— Short problem —
Please quote the material starting at the line containing "Can you order" and ending at the line containing "2. the rock face at bbox=[131, 0, 240, 153]", with both of those lines included.

— Provided material —
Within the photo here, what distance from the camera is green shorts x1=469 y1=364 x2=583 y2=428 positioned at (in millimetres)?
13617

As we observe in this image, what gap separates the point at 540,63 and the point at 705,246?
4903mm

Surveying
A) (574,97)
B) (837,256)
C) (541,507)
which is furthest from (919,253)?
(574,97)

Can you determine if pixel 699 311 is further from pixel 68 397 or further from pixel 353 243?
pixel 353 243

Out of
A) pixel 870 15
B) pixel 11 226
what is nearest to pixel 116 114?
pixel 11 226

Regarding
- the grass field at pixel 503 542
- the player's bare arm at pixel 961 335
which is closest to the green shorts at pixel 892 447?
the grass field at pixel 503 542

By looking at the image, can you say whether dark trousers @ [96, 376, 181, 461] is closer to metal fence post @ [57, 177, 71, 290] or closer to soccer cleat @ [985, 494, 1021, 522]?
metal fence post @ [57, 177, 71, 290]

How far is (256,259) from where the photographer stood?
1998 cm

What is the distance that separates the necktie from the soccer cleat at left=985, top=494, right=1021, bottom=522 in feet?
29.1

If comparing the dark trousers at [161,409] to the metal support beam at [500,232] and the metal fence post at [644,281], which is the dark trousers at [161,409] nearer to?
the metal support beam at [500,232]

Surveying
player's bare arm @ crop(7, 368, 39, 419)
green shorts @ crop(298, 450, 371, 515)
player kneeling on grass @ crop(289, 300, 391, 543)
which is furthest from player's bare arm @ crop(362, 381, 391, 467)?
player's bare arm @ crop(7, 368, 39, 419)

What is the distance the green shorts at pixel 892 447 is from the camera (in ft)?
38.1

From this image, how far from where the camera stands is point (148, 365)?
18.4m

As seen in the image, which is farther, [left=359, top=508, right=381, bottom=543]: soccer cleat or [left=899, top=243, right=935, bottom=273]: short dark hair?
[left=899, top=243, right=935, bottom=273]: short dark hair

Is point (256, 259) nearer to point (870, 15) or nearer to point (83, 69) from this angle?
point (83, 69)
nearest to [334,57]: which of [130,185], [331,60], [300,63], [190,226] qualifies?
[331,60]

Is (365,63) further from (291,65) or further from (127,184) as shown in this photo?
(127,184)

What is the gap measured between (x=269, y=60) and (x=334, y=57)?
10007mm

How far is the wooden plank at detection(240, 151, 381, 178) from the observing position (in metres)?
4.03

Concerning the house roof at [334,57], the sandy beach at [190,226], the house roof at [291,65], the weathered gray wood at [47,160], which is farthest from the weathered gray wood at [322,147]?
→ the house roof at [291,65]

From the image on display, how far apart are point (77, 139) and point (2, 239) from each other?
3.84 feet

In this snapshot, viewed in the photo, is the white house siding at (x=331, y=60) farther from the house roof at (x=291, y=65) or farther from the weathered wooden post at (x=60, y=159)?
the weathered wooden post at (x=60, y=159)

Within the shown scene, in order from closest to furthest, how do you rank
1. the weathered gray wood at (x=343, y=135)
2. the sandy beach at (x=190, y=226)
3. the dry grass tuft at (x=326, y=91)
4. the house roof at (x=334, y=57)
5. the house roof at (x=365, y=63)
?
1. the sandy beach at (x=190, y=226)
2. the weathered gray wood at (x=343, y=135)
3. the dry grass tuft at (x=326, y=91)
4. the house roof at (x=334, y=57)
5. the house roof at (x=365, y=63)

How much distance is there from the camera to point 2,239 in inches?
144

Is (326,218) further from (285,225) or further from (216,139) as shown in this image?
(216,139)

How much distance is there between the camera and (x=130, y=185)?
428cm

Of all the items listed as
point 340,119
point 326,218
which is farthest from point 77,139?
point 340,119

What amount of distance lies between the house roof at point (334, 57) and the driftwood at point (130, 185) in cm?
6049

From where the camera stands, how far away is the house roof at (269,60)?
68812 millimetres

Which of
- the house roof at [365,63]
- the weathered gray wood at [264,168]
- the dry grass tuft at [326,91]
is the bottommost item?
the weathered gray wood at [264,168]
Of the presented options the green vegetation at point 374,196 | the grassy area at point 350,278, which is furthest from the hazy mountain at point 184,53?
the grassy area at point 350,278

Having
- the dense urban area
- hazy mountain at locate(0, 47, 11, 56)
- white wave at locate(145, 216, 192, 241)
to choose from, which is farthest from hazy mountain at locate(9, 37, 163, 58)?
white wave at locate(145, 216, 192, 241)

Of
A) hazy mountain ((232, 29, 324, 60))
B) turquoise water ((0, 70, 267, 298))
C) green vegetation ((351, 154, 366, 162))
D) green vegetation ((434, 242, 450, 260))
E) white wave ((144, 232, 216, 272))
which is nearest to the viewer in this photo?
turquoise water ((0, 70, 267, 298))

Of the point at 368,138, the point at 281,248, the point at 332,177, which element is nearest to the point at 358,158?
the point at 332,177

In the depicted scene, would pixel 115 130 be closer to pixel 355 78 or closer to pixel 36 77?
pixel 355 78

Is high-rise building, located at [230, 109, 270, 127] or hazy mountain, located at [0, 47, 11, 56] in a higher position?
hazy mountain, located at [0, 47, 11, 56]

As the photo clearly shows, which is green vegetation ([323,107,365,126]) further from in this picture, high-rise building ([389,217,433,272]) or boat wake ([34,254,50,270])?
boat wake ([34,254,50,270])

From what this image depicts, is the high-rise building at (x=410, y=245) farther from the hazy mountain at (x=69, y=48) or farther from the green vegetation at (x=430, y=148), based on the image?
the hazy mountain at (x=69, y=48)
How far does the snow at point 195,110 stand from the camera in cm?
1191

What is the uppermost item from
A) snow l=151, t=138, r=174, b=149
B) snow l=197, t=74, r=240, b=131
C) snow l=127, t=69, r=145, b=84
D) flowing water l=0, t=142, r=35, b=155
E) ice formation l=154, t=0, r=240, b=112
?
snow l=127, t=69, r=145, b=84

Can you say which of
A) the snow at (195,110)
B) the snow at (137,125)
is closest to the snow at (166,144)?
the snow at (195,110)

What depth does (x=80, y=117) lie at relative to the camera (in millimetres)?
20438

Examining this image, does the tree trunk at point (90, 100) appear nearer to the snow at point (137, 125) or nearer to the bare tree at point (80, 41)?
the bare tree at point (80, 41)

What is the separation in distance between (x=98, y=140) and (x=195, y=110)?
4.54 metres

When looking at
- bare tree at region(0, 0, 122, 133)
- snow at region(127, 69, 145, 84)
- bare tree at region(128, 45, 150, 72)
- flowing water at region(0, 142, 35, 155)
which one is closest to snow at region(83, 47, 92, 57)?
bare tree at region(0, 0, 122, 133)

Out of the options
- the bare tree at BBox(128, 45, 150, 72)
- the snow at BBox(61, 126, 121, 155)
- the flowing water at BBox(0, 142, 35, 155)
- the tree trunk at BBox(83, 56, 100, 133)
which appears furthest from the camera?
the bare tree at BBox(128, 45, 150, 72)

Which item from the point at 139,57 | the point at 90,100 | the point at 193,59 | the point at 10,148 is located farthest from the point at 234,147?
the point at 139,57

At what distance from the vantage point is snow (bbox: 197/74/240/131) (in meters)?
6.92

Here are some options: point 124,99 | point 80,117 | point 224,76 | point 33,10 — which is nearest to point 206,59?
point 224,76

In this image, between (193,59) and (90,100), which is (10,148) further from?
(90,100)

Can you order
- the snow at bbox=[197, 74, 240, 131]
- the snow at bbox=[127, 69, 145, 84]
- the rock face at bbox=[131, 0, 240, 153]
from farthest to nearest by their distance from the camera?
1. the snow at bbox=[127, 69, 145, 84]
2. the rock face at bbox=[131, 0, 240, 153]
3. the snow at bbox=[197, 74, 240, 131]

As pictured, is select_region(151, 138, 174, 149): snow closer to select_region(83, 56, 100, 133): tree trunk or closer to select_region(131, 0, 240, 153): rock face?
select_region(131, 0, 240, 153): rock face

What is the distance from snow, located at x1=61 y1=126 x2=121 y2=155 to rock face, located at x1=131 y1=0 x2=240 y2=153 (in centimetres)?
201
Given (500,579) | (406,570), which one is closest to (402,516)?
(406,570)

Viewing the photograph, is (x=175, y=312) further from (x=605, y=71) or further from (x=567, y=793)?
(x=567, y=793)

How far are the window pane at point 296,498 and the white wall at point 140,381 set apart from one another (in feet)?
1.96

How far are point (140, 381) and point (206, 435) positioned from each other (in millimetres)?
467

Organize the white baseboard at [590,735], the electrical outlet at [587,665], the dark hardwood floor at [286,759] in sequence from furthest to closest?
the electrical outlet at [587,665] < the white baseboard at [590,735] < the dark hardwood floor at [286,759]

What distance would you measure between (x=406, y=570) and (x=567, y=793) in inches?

— Solution to the exercise —
Can you order
- the snow at bbox=[197, 74, 240, 131]
- the snow at bbox=[127, 69, 145, 84]
- the rock face at bbox=[131, 0, 240, 153]
from farthest to nearest by their distance from the camera?
1. the snow at bbox=[127, 69, 145, 84]
2. the rock face at bbox=[131, 0, 240, 153]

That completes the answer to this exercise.